Pour toute réponse, la patte hérissée de terribles griffes s’avança vers lui. Cuphead sentit l’ensemble des muscles de son corps se tendre. Il ferma instinctivement les yeux, attendant l’affreuse brûlure des ongles aiguisés dans sa chair. Que ne fut pas sa surprise quand les doigts du mécanicien se perdirent dans sa chevelure. Avec un plaisir évident, le malade défit la chevelure élastique de son ami en passant énergiquement sa paume dedans.
-       Oh, regarde qui est en bas.
La voix, grave, presque rocailleuse, était bel et bien sortie de la gorge de Bendy, même si elle n’avait rien à voir avec celle que l’intéressé utilisait en temps normal.
-       Je suppose que cela explique ta tendance à l’emportement, enchaîna le malade. Tu n’as qu’une petite patience ! Ça fait écho à ta petite taille !
Sur ce trait d’esprit qu’il trouvait particulièrement hilarant, Bendy éclata de rire, les poings vissés sur les hanches. 



Consterné par son attitude, Cuphead ne trouva rien à répondre, contrairement à Mugman qui se joignit son ami dans sa crise d’hilarité. Il semblerait donc que Bendy ait conservé l’entièreté de sa raison ! Un soupir de soulagement franchit discrètement le seuil de ses lèvres. Au moins, ils n’avaient pas deux fronts à mener à la fois !
Le mécanicien contemplait ses paumes gigantesques, un sourire béat sur le visage.
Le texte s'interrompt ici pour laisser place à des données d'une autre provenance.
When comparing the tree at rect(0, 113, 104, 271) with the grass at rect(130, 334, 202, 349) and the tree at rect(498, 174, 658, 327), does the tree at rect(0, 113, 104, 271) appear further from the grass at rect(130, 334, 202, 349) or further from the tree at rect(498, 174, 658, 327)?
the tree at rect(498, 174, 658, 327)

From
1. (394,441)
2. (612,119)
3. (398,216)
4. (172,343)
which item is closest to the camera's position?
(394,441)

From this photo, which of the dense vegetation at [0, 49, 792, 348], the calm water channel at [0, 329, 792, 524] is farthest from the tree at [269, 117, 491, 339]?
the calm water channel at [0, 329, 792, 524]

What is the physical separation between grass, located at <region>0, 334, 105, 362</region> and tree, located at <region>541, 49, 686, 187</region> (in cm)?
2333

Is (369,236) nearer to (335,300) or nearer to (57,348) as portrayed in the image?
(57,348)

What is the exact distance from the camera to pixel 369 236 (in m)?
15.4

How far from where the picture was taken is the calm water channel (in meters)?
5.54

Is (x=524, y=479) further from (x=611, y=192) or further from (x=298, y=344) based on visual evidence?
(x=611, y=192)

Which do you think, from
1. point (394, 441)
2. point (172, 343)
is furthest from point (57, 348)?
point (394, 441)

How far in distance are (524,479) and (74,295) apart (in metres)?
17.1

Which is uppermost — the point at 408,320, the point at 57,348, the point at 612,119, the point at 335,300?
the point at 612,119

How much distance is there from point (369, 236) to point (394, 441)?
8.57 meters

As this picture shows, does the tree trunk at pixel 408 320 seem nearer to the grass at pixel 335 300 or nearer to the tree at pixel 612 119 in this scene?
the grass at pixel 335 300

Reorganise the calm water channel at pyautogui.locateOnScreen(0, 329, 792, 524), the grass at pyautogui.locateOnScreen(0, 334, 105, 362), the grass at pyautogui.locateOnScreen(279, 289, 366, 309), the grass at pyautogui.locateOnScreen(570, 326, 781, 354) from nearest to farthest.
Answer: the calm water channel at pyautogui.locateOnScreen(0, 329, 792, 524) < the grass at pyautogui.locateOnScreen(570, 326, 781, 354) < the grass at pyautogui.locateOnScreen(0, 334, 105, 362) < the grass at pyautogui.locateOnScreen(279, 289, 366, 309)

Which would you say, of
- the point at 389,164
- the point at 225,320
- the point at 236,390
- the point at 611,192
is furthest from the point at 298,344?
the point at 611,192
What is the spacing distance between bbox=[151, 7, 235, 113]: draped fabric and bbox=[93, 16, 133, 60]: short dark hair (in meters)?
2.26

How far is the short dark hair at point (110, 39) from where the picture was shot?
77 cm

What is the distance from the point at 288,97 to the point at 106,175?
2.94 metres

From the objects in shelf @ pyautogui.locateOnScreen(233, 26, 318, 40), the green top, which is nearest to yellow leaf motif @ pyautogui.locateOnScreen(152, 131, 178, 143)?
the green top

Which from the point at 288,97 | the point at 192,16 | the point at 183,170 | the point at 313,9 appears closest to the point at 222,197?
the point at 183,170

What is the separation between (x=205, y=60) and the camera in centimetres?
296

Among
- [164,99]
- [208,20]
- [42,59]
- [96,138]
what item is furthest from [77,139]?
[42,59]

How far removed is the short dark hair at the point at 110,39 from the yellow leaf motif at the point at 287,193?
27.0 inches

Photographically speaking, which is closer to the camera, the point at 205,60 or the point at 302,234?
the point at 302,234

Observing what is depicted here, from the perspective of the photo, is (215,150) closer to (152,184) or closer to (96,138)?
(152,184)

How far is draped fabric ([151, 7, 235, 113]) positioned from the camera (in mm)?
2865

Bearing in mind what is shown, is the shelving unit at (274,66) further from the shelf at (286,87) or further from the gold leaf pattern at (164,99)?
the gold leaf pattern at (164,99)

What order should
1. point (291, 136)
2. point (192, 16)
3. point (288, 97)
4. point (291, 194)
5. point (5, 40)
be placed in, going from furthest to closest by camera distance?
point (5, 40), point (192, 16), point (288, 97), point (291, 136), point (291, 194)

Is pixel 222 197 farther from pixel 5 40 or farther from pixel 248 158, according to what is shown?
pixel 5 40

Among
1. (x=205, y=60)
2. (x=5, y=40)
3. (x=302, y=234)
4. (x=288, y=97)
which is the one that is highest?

Il passa le revers de sa manche sur ses yeux pour essuyer l’encre qui obstruait sa vision.
-       J’espère que c’est réel, murmura-t-il dans un souffle.
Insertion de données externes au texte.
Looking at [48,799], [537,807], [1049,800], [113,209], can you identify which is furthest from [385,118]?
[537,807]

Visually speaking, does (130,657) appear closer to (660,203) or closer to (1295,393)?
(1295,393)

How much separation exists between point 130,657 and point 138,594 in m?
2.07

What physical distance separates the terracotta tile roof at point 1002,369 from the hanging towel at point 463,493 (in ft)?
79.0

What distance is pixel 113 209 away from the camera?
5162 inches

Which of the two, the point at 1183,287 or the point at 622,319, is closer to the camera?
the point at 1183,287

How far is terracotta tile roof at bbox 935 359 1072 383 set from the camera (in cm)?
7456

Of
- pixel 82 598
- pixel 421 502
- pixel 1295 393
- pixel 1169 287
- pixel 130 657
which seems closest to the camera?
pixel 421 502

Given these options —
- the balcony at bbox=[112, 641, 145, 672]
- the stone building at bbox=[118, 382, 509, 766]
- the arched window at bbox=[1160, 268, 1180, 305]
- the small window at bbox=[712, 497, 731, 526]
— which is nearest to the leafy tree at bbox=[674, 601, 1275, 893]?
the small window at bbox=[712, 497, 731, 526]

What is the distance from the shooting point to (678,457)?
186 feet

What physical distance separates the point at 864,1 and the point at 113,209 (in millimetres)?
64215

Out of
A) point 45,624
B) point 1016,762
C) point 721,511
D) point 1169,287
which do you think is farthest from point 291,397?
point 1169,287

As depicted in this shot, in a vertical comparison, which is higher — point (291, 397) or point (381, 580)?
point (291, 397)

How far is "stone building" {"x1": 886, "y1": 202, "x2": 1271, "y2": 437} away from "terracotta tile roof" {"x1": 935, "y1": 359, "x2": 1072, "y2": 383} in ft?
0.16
Cuphead eut un violent sursaut quand ce chuchotement, pourtant infime, lui parvint. Il aurait souhaité demander de plus amples explications au mécanicien, mais il n’en eut pas le temps. En effet, ce dernier s’avançait déjà vers son adversaire tout en faisant craquer ses jointures, une expression carnassière gravée sur ses traits. Il pouvait se battre… Il allait se battre ! Il allait écraser cette fichue sirène ! En cet instant, rien n’aurait pu le rendre plus heureux. Il allait être utile à monsieur Félix, à son frère, à ses amis !
-       Désolé, mesdames, lança-t-il par-dessus son épaule, mordant. J’aurais adoré rester et discuter, mais je dois montrer à cette salope qui est le patron, ici. 



Et, sans ajouter un mot de plus ou ne serait-ce accorder une œillade à ses compagnons, Bendy se lança de nouveau dans son duel mortel avec la sirène.